== Текст для чтения

Библиотеки Терской области

Администрация Кавказского края много внимания уделяла открытию архивов, библиотек, музеев. В первые послевоенные годы М.Т. Лорис-Меликов, как человек умный и просвещённый, способствовал открытию в Терской области сети библиотек. Библиотеки имелись в областном и межевом правлении, в войсковом хозяйственном правлении, в штабе войск. В 1874 году при Терском областном правлении, на средства, отчисляемые из жалования чиновников правления, была открыта библиотека. Долгое время она была единственной, где была сосредоточена литература по истории и географии Кавказа156. В 1873 году библиотеки Владикавказа получили 731 экземпляр разных периодических изданий, в 1874 году эта цифра увеличилась до 885 экземпляров. Получалось, что один экземпляр газеты или журнала приходился в среднем на 2-3х жителей областного центра. В клубе Владикавказа была библиотека, в каталогах которой насчитывалось 4100 томов различных изданий, кроме того, библиотека выписывала до 50 экземпляров периодических изданий. В 1899 году было основано во Владикавказе «Общество народных чтений Терской области». Оно проводило много различных литературно-музыкальных вечеров и народных чтений среди населения157.

====
== Извлечённые записи

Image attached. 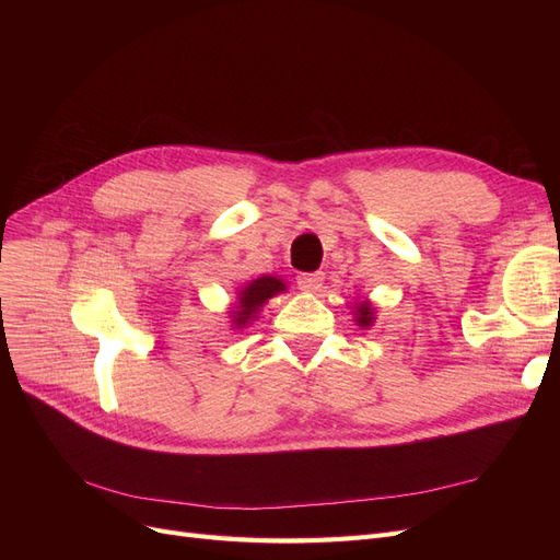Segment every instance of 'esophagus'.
<instances>
[{"label":"esophagus","mask_w":560,"mask_h":560,"mask_svg":"<svg viewBox=\"0 0 560 560\" xmlns=\"http://www.w3.org/2000/svg\"><path fill=\"white\" fill-rule=\"evenodd\" d=\"M322 281H325V277H322L319 272H304L298 277V285L304 292H317L322 288Z\"/></svg>","instance_id":"esophagus-1"}]
</instances>
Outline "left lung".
<instances>
[{"mask_svg": "<svg viewBox=\"0 0 560 560\" xmlns=\"http://www.w3.org/2000/svg\"><path fill=\"white\" fill-rule=\"evenodd\" d=\"M351 313H354V322L361 327V329H370L374 327V319H376V311L372 306V302L368 298L363 300H357L354 304H351Z\"/></svg>", "mask_w": 560, "mask_h": 560, "instance_id": "1", "label": "left lung"}]
</instances>
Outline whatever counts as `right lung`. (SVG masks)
<instances>
[{"label":"right lung","instance_id":"add662e5","mask_svg":"<svg viewBox=\"0 0 560 560\" xmlns=\"http://www.w3.org/2000/svg\"><path fill=\"white\" fill-rule=\"evenodd\" d=\"M285 290H288L285 281L275 275H262V277H256L247 283H243L238 288V298H235L233 306L229 308L231 331H241V329L249 327L252 322H256L260 308Z\"/></svg>","mask_w":560,"mask_h":560}]
</instances>
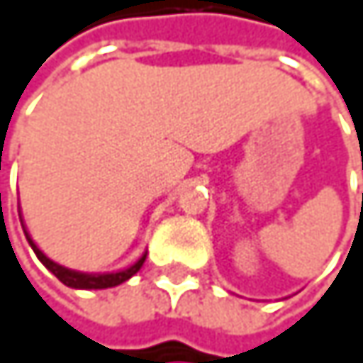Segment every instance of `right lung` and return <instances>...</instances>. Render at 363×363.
<instances>
[{
	"instance_id": "1",
	"label": "right lung",
	"mask_w": 363,
	"mask_h": 363,
	"mask_svg": "<svg viewBox=\"0 0 363 363\" xmlns=\"http://www.w3.org/2000/svg\"><path fill=\"white\" fill-rule=\"evenodd\" d=\"M21 225H23V219H21ZM23 232H25V239H28V243L32 245L34 254L38 256V260H40V262H43V264H45L62 284H66V286H70V289H79V291H101V289L118 286V284H122V281H126V279H131V277L142 269V264H144V260H146V254H144L135 264L126 267V269H120V271H113V273H84V271L66 269V267L53 262L51 258H47V256L38 250V245L32 241L30 232L25 230V225H23Z\"/></svg>"
}]
</instances>
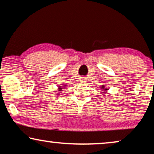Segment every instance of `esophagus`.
I'll return each mask as SVG.
<instances>
[{"label": "esophagus", "instance_id": "obj_1", "mask_svg": "<svg viewBox=\"0 0 154 154\" xmlns=\"http://www.w3.org/2000/svg\"><path fill=\"white\" fill-rule=\"evenodd\" d=\"M86 79H85L84 77H82V78H81V82H82V83H85V82H86Z\"/></svg>", "mask_w": 154, "mask_h": 154}]
</instances>
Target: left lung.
Here are the masks:
<instances>
[{
  "instance_id": "left-lung-1",
  "label": "left lung",
  "mask_w": 154,
  "mask_h": 154,
  "mask_svg": "<svg viewBox=\"0 0 154 154\" xmlns=\"http://www.w3.org/2000/svg\"><path fill=\"white\" fill-rule=\"evenodd\" d=\"M105 86H104V85H103V86H101L100 88H102V89H103V90H104V91L106 93V91H107L108 90H109V89L106 88H105Z\"/></svg>"
}]
</instances>
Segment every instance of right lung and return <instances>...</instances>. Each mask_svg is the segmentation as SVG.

====

» Задание:
Продолжите текст о библиотеках Терской области, начав сразу после его последнего предложения.

» Ответ:
Владикавказская публичная библиотека возникла благодаря стараниям педагога-просветителя Варвары Григорьевны Шредерс (18521902) и ее единомышленников. При создании библиотеки не было помещения, не было книг, не было денег. Но это не остановило Варвару Григорьевну. Она со своими соратниками активно приступила к сбору пожертвований. И эти усилия увенчались успехом. Владикавказская публичная библиотека распахнула свои двери для читателей. Первоначально ее фонд состоял из 50 пожертвованных книг – скромное, но в итоге оказавшееся победным начало. За книгами стали приходить учащиеся, студенты, учителя городских школ, рабочие, солдаты, домохозяйки, приезжие. Книжное собрание быстро пополнялось – уже в 1911 г. оно насчитывало 7 174 наименования (в настоящее время библиотека содержит 1 300 000 томов)158.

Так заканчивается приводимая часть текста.